#### PROBLEM DETAILS
Although the data below holds other lines too, output only those from the line with "family: Bovidae" up to and including the line with "A: Bos taurus (domestic cow).", exactly as they appear.

#### RECORDS FOR PROCESSING
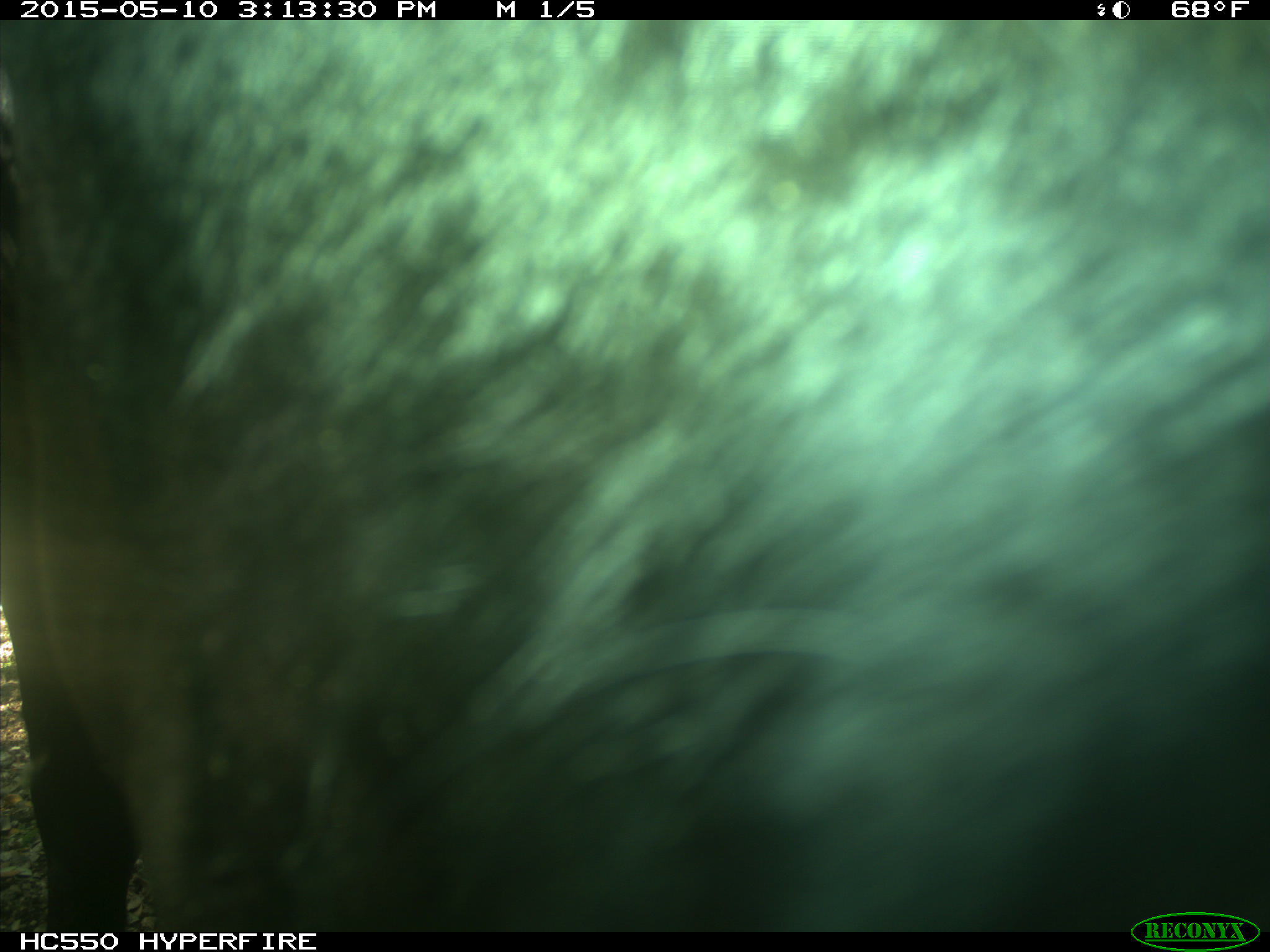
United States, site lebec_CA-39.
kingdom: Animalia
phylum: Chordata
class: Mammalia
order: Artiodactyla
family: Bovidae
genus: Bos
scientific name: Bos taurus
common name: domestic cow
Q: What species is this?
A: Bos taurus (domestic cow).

---

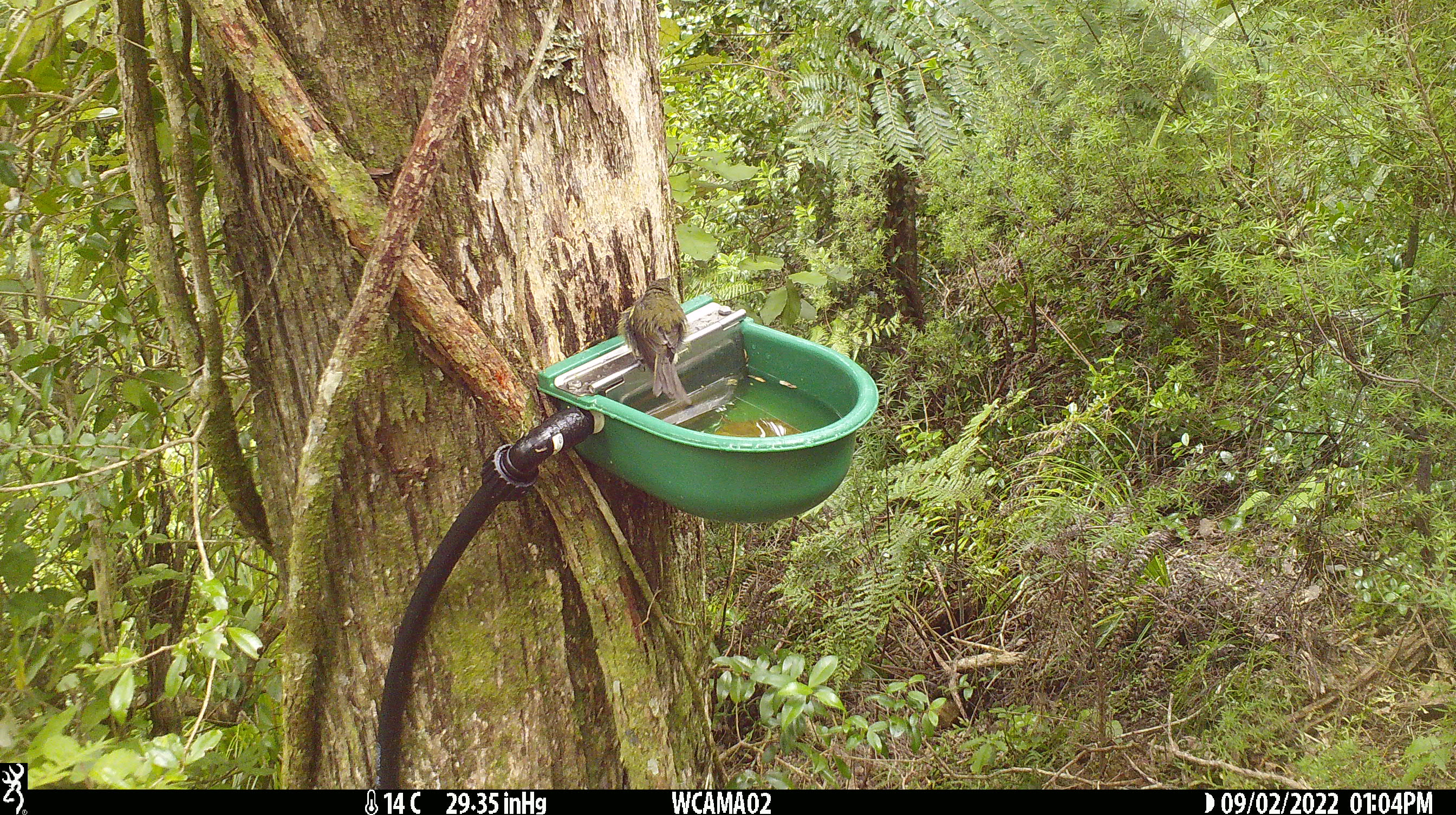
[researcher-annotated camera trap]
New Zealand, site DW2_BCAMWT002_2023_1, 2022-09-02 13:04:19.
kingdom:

#### FINISHED TASK
family: Bovidae
genus: Bos
scientific name: Bos taurus
common name: domestic cow
Q: What species is this?
A: Bos taurus (domestic cow).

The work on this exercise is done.